Fast-forward to August 2013; the Indian rupee fell to 68 and the captains and kings (Amils/Bhaibans!) of Emirates Hills lost 50 per cent of their capital due to rupee depreciation alone.
So I watch the fall of the Indian rupee to two-year lows at 66 with deep concern. The Fed rate hikes coincide with offshore money outflows from Dalal Street, the reason the Sensex was slammed to 25,000. Conventional wisdom states that RBI Governor Rajan - India's Paul Volcker - alone is sufficient to stabilise the rupee. Wrong. The Indian rupee can well fall to 74 against the US dollar in 2016. Why?

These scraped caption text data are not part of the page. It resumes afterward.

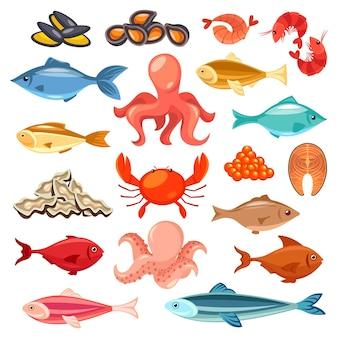 Fruits de mer et poissons isolés sur blanc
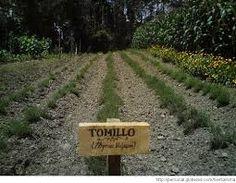 Resultado de imagen de cultivos de tomillo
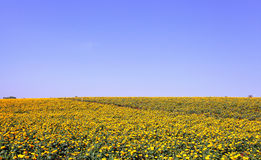 Marigold flower meadow in blue sky Royalty Free Stock Photo
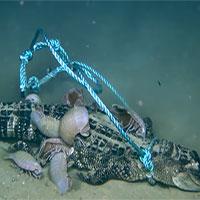 Bọ khổng lồ xé xác cá sấu dưới đáy biển sâu 2.000 mét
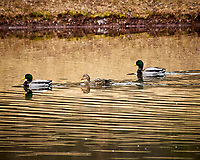 Mallard Ducks at the Sourland Mountain Preserve. Image taken with a Nikon D300 camera and 80-400 mm VR lens (ISO 400, 400 mm, f/5.6, 1/250 sec).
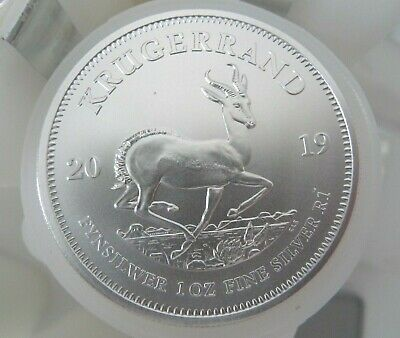 New 2019 Krugerrand Silver Bullion 25 coins Full Mint Tube 25x1oz 999 silver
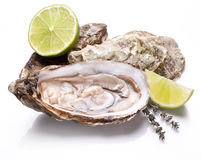 Raw oyster and lemon on a whte background. Royalty Free Stock Photo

India's banking crisis is slowly morphing into an external debt crisis. This was the reason the rupee was Asia's worst-performing currency in November 2015, even though crude oil collapsed 12 per cent even before the Vienna debacle. True, RBI reserves are $350 billion, well above the August 2013 "taper tantrum" levels at $275 billion. Yet these reserves are a mere 16 per cent of GDP, far below, say, Singapore's 100 per cent or Taiwan's 84 per cent of GDP. India's foreign debt and external liabilities have risen alarmingly even as the current account deficit has narrowed to two per cent of GDP, thanks to a $60 billion crude oil import bill windfall. Note the almost $100 billion in short term hot money, offshore borrowings and NRI deposits via Dr Rajan's concessional swaps during the rupee crisis of August 2013. India's net international investments (assets liabilities) is now an alarming $370 billion, a six-fold rise since the 2008 financial crisis. Offshore hot money, short term borrowings and trade credit done is $300 billion.
India's foreign reserves are low compared to its external debt, a kiss of death for the rupee in a higher Fed rate and King Dollar milieu. India's external debt (government and private) is now a dangerous 1.45 times state reserves Short-term external debt is 25 per cent of sovereign reserves. The real sword of Damocles for the Indian rupee is the surge in private sector external borrowings, now a staggering 19 per cent of GDP. This is primarily due to a binge in Corporate (oligarch?) India's external commercial borrowings, bank loans, notes and bond issues floated in Vilayetistan. These tripled in Congress' second term and are eight per cent of GDP, a sad indictment of Dr Manmohan Singh's economics legacy. It is obvious that New Dehli allowed Congress's darling oligarchs to run amok in the world's debt private placement and syndicated loans markets.
India's private sector is leveraged and faces a short US dollar funding mismatch that will spell disaster in 2016 as King Dollar continues to rise. Indian banking's non-performing/restructured loan ratio is a shocking 11 per cent of all loans in 2015, the reason Dr Rajan ordered a hike in provisions. Private sector debt has basically doubled in the past decade. To borrow a Churchillian metaphor, never in the history of Indian capitalism have so few owed so much to so many. Corporate leverage is at dangerous levels at a time when world trade is shrinking, $200 billion in bad loans gut the banking system and a fall in inflation has raised real borrowing costs. This is the worst possible global economic and monetary environment to have an external debt crisis. The IMF has warned India about its high foreign exchange leverage. The IMF estimates that 60 per cent of Indian corporate debt is at risk given the US dollar/Fed rate shock. While the RBI will manage the rupee's fall, it will not prevent it, if only because the currency wars have now come to Mumbai, thanks to the Chinese Politburo. The offshore debt chickens of India Inc will come home to roost in 2016.